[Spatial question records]
━━━━━━━━━━━━━━━━━━━━

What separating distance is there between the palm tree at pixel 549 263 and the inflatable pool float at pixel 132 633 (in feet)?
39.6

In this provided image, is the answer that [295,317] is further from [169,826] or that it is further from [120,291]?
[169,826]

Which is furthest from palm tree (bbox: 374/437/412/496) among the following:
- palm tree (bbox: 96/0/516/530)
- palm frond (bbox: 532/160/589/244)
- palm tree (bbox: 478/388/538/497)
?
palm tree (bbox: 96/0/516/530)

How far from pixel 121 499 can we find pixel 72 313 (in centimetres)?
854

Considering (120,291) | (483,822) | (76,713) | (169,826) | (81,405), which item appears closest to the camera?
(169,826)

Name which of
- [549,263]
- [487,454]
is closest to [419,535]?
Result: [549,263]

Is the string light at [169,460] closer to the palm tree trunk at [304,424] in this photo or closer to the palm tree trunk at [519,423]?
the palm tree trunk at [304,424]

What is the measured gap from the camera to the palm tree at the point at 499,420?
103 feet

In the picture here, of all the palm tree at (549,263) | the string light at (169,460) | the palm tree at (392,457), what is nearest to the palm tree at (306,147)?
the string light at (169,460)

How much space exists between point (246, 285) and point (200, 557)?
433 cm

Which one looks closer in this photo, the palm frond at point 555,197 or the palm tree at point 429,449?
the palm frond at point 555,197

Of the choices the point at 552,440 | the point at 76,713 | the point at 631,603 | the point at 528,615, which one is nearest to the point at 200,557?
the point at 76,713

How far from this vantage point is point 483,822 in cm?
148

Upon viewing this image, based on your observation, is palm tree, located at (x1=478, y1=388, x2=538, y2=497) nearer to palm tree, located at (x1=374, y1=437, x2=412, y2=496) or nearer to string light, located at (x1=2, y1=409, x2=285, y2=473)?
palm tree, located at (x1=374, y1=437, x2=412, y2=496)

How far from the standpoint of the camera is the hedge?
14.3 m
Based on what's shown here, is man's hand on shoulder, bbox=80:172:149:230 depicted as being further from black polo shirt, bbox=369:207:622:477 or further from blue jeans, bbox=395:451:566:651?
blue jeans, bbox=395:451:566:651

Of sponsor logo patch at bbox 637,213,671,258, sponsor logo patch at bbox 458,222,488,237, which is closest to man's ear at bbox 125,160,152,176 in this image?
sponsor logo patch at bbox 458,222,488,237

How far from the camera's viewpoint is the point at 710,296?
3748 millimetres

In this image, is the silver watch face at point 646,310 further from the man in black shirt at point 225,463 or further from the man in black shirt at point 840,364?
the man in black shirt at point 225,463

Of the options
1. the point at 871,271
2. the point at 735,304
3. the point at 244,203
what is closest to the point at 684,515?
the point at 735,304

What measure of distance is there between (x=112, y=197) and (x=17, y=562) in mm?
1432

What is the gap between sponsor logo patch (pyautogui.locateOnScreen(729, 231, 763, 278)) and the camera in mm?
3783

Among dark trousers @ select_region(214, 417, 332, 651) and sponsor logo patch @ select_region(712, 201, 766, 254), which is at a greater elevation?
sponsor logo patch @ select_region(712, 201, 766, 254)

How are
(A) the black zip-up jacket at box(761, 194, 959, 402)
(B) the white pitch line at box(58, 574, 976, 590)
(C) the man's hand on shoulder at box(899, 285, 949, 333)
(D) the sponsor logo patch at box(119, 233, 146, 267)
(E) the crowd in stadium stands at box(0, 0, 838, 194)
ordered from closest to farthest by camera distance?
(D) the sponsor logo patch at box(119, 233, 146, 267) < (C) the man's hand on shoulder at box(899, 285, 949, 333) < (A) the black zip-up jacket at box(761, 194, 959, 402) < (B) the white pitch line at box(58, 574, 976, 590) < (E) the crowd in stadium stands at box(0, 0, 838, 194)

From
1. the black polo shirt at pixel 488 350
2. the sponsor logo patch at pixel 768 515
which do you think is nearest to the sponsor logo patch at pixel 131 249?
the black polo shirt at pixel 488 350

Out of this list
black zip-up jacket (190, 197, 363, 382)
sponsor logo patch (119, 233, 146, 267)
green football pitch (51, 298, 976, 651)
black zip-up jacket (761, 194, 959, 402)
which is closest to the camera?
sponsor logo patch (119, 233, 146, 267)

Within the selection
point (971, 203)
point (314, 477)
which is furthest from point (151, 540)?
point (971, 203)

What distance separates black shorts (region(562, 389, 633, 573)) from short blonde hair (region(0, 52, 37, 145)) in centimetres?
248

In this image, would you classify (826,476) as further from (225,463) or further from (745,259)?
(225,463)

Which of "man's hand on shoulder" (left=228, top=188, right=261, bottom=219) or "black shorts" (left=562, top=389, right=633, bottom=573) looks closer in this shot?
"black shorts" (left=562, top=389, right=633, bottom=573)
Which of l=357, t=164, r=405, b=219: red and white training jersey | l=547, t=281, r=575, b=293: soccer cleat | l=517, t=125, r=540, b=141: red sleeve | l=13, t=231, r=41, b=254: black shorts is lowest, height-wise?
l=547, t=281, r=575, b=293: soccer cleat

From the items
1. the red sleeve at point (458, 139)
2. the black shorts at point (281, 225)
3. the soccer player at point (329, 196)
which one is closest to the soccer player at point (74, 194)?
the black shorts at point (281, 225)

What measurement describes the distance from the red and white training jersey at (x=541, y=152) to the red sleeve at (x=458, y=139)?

━━━━━━━━━━━━━━━━━━━━

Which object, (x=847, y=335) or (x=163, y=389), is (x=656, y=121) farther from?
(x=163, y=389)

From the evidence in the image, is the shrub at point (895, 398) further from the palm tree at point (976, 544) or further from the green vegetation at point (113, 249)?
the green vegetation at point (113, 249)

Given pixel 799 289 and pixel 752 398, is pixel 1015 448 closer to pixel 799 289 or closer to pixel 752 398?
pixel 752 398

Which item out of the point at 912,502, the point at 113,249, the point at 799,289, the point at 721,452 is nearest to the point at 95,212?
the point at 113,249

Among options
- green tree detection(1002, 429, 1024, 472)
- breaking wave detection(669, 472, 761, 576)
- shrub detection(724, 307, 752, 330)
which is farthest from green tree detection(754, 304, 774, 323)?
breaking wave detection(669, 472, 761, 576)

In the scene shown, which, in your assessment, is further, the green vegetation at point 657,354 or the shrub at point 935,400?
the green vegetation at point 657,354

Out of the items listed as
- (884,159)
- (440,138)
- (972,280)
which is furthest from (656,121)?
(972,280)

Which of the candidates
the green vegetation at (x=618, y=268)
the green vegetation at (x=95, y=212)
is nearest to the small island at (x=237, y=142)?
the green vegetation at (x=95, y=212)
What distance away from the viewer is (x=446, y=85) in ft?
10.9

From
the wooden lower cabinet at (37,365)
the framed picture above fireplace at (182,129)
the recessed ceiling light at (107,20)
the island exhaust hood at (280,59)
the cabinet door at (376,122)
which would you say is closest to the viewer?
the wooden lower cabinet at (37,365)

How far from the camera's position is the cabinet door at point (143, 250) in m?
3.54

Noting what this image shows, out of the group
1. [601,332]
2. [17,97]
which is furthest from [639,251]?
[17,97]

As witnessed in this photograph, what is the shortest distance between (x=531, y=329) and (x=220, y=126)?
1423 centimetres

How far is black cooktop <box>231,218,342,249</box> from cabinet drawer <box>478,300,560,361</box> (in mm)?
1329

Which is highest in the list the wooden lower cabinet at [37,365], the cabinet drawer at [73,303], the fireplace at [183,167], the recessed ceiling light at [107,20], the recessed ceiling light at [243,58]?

━━━━━━━━━━━━━━━━━━━━

» INSTRUCTION
Copy the lines of the listing starting with the line that contains "In this image, would" and going on through the line that contains "What measurement describes", swapping "red sleeve" for "red cuff" and leaving everything else unchanged.

» SOLUTION TO THIS TASK
In this image, would you classify (826,476) as further from (225,463) or further from (745,259)?
(225,463)

Which of "man's hand on shoulder" (left=228, top=188, right=261, bottom=219) or "black shorts" (left=562, top=389, right=633, bottom=573) looks closer in this shot?
"black shorts" (left=562, top=389, right=633, bottom=573)
Which of l=357, t=164, r=405, b=219: red and white training jersey | l=547, t=281, r=575, b=293: soccer cleat | l=517, t=125, r=540, b=141: red cuff | l=13, t=231, r=41, b=254: black shorts is lowest, height-wise?
l=547, t=281, r=575, b=293: soccer cleat

From the items
1. the red cuff at point (458, 139)
2. the black shorts at point (281, 225)
3. the soccer player at point (329, 196)
which one is closest to the soccer player at point (74, 194)?
the black shorts at point (281, 225)

What measurement describes the distance from the red and white training jersey at (x=541, y=152) to the red cuff at (x=458, y=139)?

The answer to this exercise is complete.